Business Loans

Minority Business Loans: 11 Top Options for Securing Minority Business Financing

minority business loans

For minority business owners looking to grow their operations, securing funding can be a daunting process with significant hurdles. Historically, minority-owned businesses have lower application and lower acceptance rates, and even applicants who are approved often receive smaller amounts than non-minority individuals.

For any new or expanding business, accessing capital is a critical step, but minority-owned businesses struggle compared to their non-minority peers. Minority-owned businesses make up 29 percent of U.S. companies, but only 11 percent have paid employees. However, minority companies are three times more likely to be denied loans than non-minority counterparts, and often pay higher interest rates, on average 7.8% compared to 6.4% for non-minority companies, according to the Minority Business Development Agency, a division of the Department of Commerce dedicated to minority-owned business interests.

Launching your minority-owned business

Facing such challenges, many minority business owners shy away from traditional loans and often rely on their networks of family and friends, personal savings, credit cards or high-interest online lenders. The good news is there are loan and grant programs tailored for small business owners, as well as some financial products designed specifically for minority applicants. To nurture minority businesses and boost their chances of securing a loan, a number of community organizations and nonprofits provide business services and technical support.

“One of the main challenges when accessing capital is the lack of accurate financials,” said Levar Haffoney, principal at New York-based Fayohne Advisors LLC, which provides consulting services to small businesses. “Many times, these owners do not retain the services of an accountant or advisor who specializes in business planning. They need help with business planning, developing balance sheets, cash flow statements and income statements.”

Before applying for small business loans, business consultants say minority owners should organize their personal and business finances and assemble necessary documents. The MBDA offers this checklist, and loan advisers suggest applicants be prepared to provide any or all of these documents:

  •      Three years of personal and business federal tax returns (if applicable)
  •      Bank statements for business and personal accounts
  •      Personal credit history
  •      Business credit history
  •      Proof of insurance
  •      Lease agreement
  •      Business financial statements or income statements
  •      Business plan, including forecasting and expansion plans
  •      Key man insurance, which is a policy for the business owner
  •      Landlord waiver to provide lender access to property in the event of default on loan to reclaim any equipment.

When small business owners ask for advice, Vandell Hampton, Jr., president and CEO of the First State Community Loan Fund, which participates in the federally-approved Community Development Financial Institutions Fund lending program, offers these suggestions: “Take a class at a small business development center, come to us early to start the conversations, do your research and don’t jump in too fast.”

The biggest obstacles for minority business owners in getting a loan are often lack of education and networks, said Paola Garcia, a small business advisor at Excelsior Growth Fund, a New York state nonprofit lender. Before applying, she advises business owners to craft a business plan outlining their objectives, expenses and forecasts and reach out to free, local resources if they need assistance. “Preparation is key in the loan process,” she said.

Garcia also recommends applicants examine their personal credit history. “Some people think because it is a business-related loan, their personal credit report won’t matter, but it does matter a lot because that’s where lenders can see historical behavior and payment patterns,” she said. “If that is a weakness, you need to work on that as soon as possible.”

Data lines —
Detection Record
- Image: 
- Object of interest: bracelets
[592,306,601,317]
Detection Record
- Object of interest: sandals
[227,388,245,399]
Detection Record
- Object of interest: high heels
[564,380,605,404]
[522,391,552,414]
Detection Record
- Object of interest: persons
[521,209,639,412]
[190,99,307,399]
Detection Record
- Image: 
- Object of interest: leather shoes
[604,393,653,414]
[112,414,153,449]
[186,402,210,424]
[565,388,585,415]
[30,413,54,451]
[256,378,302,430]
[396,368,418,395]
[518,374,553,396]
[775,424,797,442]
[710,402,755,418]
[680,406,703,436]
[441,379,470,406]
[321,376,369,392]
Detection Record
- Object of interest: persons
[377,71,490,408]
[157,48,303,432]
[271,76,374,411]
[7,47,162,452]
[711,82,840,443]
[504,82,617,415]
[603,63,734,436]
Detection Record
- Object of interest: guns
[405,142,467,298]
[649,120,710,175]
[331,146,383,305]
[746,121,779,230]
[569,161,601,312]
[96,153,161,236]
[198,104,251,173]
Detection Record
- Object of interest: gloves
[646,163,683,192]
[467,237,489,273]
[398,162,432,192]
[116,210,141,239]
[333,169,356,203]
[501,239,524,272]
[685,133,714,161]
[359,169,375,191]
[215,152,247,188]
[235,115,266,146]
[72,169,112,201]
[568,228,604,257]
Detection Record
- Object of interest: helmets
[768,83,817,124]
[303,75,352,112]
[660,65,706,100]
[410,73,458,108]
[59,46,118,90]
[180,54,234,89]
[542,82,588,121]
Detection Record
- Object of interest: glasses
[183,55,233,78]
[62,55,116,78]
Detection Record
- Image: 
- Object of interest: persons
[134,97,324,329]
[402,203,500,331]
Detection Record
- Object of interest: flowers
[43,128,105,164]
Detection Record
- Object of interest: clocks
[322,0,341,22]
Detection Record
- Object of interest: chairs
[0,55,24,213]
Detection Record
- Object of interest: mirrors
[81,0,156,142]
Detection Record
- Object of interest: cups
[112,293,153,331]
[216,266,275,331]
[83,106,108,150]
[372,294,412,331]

==

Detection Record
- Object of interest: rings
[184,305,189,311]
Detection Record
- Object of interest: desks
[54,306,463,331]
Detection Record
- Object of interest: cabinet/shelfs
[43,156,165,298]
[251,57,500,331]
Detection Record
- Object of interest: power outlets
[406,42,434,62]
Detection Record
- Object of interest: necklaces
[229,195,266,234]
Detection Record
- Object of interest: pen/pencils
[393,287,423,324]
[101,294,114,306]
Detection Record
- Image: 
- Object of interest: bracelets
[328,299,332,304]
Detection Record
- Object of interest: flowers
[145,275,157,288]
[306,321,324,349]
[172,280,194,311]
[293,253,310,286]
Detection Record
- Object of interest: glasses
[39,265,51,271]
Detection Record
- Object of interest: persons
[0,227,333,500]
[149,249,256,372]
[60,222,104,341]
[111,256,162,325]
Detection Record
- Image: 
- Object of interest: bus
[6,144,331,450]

---

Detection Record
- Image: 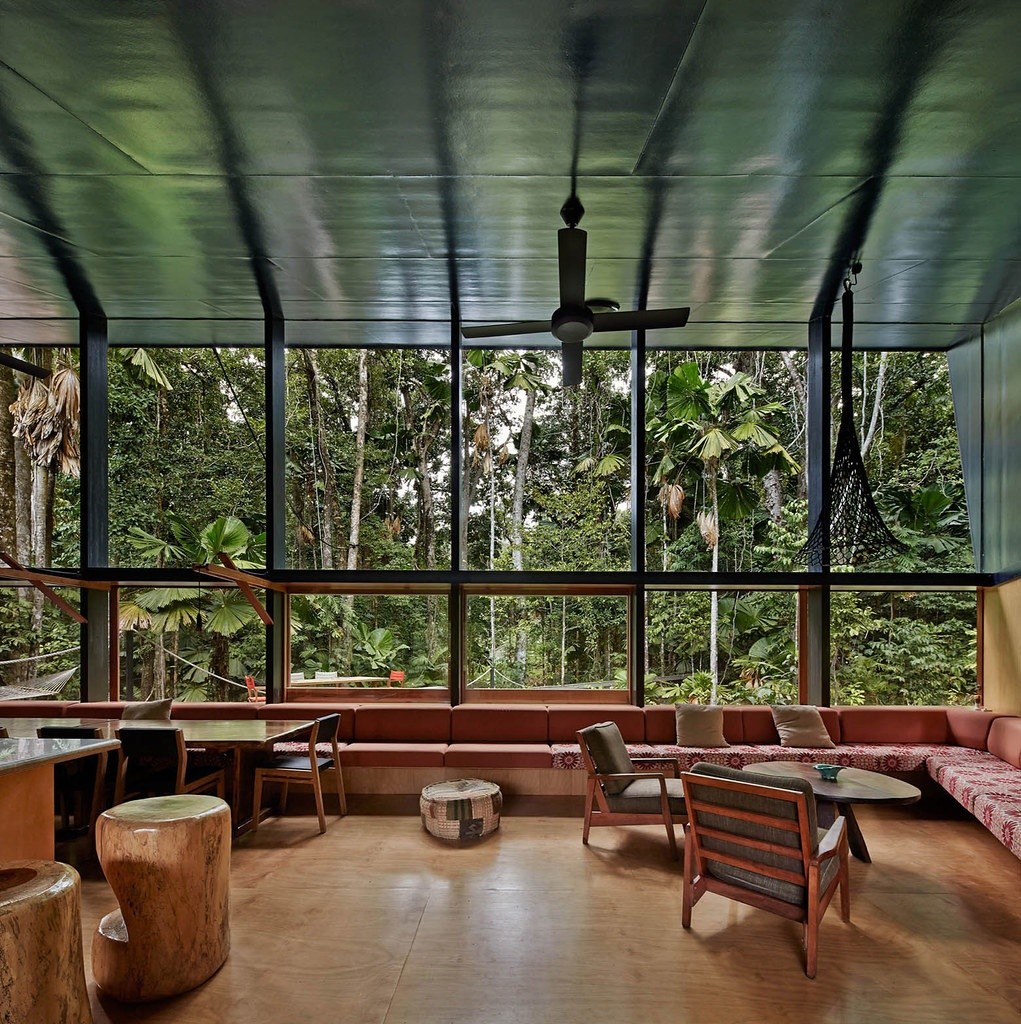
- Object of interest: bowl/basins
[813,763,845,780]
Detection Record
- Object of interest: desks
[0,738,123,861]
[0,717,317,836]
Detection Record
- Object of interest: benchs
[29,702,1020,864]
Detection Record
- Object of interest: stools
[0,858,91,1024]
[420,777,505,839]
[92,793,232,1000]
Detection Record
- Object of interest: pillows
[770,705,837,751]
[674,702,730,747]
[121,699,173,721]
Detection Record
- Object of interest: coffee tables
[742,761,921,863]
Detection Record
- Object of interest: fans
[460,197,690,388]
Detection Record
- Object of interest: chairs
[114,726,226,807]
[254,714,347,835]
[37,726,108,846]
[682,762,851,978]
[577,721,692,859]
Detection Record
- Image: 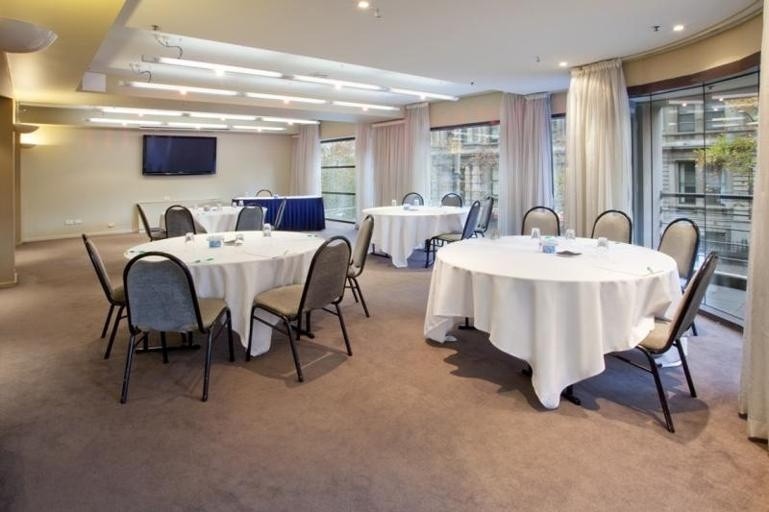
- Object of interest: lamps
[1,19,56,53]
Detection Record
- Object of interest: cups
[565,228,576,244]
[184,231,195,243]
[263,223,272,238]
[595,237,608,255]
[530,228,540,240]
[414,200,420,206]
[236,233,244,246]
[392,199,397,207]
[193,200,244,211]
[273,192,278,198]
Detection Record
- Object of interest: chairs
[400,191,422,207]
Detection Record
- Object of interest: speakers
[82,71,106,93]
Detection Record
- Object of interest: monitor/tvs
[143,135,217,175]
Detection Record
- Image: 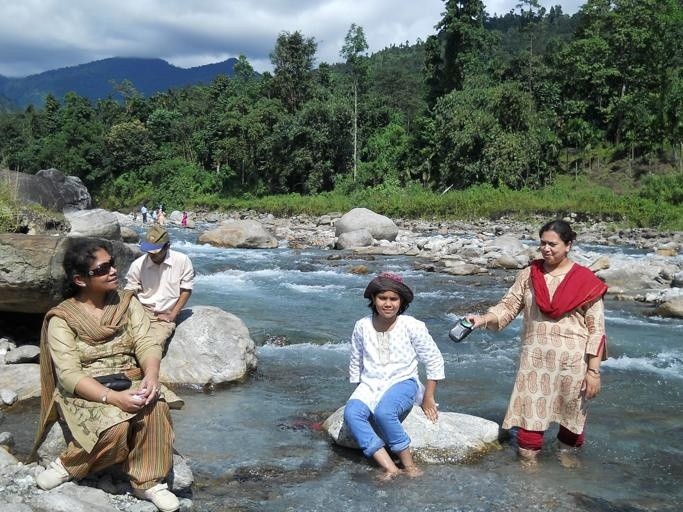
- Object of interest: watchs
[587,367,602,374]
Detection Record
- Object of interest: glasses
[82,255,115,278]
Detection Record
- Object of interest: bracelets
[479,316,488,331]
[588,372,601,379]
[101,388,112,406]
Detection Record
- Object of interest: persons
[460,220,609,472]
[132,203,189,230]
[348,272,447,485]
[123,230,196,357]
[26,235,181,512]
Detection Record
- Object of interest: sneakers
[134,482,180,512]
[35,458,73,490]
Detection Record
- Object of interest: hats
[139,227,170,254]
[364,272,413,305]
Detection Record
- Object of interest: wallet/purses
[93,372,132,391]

Direction 1 — According to the article on minority business loans, what average interest rate do minority companies pay, compared with non-minority companies?
Direction 2 — From the article on minority business loans, quote the passage that begins at the words "Before applying for" and stops after "returns (if applicable)".

Task result 1 — 7.8%, compared to 6.4% for non-minority companies.

Task result 2 —
Before applying for small business loans, business consultants say minority owners should organize their personal and business finances and assemble necessary documents. The MBDA offers this checklist, and loan advisers suggest applicants be prepared to provide any or all of these documents:

  •      Three years of personal and business federal tax returns (if applicable)